On Saturday June 5th 1943, the SS announced that all Jewish children were to be transported from Herzogenbusch to a special camp. The next day, the children aged 0-3 years were transported along with their mothers to Westerbork Durchgangslager (transit camp), with older children - aged from 4 to 16 years of age following with either their mother or father on the 7th June. In total, 1,296 children are known to have been murdered in Sobibor or died at Westerbork awaiting transfer to the death camp in the east.
The memorial pictured below, created by sculptor Teus van den Berg-Been, bears the names of the 1,296 children who perished. The transports are commemorated annually in early June.
IMAGES:
1. A view of the memorial at Kamp Vught, the National Memorial Museum.
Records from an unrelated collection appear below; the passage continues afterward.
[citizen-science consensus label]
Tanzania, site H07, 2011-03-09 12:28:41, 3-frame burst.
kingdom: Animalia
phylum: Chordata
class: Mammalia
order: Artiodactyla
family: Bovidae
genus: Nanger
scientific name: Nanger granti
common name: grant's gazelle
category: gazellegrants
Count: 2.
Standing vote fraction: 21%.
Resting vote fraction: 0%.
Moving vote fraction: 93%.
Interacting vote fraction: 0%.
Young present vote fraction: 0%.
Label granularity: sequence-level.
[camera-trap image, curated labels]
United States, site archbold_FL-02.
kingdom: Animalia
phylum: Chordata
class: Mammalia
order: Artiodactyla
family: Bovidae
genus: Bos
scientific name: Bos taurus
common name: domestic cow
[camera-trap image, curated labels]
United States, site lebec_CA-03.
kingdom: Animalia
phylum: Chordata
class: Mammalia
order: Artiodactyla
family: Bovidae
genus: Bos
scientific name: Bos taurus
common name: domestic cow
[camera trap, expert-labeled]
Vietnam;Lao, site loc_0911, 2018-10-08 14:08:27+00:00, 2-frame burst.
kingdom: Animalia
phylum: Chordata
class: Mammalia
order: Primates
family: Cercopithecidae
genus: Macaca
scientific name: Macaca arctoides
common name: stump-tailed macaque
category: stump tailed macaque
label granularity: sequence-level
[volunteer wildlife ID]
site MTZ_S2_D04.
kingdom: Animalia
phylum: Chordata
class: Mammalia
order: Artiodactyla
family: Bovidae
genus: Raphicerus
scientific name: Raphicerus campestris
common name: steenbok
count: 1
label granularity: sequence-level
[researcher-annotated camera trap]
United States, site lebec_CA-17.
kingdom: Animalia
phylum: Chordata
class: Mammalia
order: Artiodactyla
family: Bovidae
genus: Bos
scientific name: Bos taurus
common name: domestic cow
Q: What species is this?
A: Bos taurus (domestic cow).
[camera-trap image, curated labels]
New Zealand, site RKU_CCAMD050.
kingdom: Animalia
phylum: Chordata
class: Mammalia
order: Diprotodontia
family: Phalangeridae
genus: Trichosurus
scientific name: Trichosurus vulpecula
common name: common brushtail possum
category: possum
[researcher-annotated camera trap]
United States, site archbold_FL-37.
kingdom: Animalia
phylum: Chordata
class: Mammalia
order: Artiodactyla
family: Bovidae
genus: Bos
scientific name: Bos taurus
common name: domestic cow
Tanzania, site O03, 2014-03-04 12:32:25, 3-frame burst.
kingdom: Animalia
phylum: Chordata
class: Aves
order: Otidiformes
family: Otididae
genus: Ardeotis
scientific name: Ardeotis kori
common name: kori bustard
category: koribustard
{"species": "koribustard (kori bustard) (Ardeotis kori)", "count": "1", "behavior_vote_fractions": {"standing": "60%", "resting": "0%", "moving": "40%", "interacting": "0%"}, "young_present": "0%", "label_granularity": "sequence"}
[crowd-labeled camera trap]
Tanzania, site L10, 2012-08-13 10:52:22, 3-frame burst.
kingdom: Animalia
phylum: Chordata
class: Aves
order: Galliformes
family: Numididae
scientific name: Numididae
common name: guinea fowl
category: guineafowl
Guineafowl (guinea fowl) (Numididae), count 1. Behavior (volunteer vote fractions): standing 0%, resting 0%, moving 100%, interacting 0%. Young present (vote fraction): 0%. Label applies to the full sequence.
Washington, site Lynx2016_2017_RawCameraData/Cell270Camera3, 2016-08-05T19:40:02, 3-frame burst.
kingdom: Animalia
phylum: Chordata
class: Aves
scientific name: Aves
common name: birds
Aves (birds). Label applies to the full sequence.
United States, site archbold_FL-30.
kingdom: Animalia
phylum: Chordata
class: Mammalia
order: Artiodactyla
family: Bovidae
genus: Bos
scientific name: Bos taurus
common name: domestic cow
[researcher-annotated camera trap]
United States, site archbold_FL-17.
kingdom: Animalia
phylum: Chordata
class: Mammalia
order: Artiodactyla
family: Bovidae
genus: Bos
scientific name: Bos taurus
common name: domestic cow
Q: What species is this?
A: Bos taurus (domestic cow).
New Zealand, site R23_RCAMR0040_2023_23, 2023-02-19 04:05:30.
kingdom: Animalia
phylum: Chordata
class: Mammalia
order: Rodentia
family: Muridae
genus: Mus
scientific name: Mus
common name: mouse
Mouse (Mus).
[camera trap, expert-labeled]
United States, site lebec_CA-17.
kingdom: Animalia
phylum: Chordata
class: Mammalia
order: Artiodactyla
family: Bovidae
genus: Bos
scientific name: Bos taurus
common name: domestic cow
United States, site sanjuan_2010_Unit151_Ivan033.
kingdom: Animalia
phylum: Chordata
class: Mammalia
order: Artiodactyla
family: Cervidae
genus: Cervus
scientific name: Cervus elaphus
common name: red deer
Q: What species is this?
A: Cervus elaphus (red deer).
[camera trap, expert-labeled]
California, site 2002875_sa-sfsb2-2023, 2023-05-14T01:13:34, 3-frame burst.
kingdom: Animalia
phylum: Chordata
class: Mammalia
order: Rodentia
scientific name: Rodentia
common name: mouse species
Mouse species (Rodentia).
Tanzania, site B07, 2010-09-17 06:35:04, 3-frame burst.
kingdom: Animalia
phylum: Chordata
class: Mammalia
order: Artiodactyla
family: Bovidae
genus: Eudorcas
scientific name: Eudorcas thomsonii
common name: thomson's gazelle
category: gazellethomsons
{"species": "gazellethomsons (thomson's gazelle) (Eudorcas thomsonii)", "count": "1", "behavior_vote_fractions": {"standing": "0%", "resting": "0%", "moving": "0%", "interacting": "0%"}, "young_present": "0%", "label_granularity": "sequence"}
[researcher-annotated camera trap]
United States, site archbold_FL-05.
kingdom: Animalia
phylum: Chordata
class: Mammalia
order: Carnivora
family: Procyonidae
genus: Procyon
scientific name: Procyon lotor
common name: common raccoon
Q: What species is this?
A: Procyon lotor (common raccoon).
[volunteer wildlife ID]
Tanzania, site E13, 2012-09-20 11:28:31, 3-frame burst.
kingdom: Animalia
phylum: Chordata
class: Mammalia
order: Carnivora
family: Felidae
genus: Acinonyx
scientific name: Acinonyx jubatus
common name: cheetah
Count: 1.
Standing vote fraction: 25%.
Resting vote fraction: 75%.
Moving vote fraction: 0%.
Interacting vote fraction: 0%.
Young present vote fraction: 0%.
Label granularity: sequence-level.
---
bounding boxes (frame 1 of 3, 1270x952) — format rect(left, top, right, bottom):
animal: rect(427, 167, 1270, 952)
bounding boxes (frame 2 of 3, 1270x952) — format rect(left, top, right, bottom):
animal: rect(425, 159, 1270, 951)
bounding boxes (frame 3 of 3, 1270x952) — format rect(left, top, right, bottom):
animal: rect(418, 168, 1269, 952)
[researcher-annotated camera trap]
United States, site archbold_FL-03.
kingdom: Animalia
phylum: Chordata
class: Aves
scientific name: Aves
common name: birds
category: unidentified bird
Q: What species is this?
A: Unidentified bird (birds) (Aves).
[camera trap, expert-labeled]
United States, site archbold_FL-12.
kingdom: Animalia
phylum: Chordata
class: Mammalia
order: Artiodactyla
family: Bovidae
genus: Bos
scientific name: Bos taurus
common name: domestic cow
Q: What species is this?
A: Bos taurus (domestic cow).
2. This small section of the memorial shows 29 names - 16 of whom were 7 years of age or younger. The eldest was just 16, the youngest only 1 year old.
Below is another image taken at the museum. To the right, the damaged commemorative stones from the execution site memorial can be seen. The site is addressed in this link KL-Herzogenbusch - Execution Site " Fusilladeplaats"
Recently, the 75th anniversary of the liberation of this, the only major Konzentrationslager on occupied Dutch soil, took place. As the Allied forces advanced, the camp authorities made plans to evacuate the site and transported several thousand male prisoners to Sachsenhausen, whilst hundreds of female inmates were sent to f.KL-Ravensbrück (Frauen-Konzentrationslager Ravensbrück / Women's Concentration Camp Ravensbrück). Once the vast majority of prisoners had left the site, the remaining inmates were either released or sent North to Amersfoort, the police Durchgangslager (Transit Camp) near Utrecht. The facility was then under the administration of the Wehrmacht, who used the site to hold POWs for a short time until the camp was handed over to the Red Cross in late October 1944.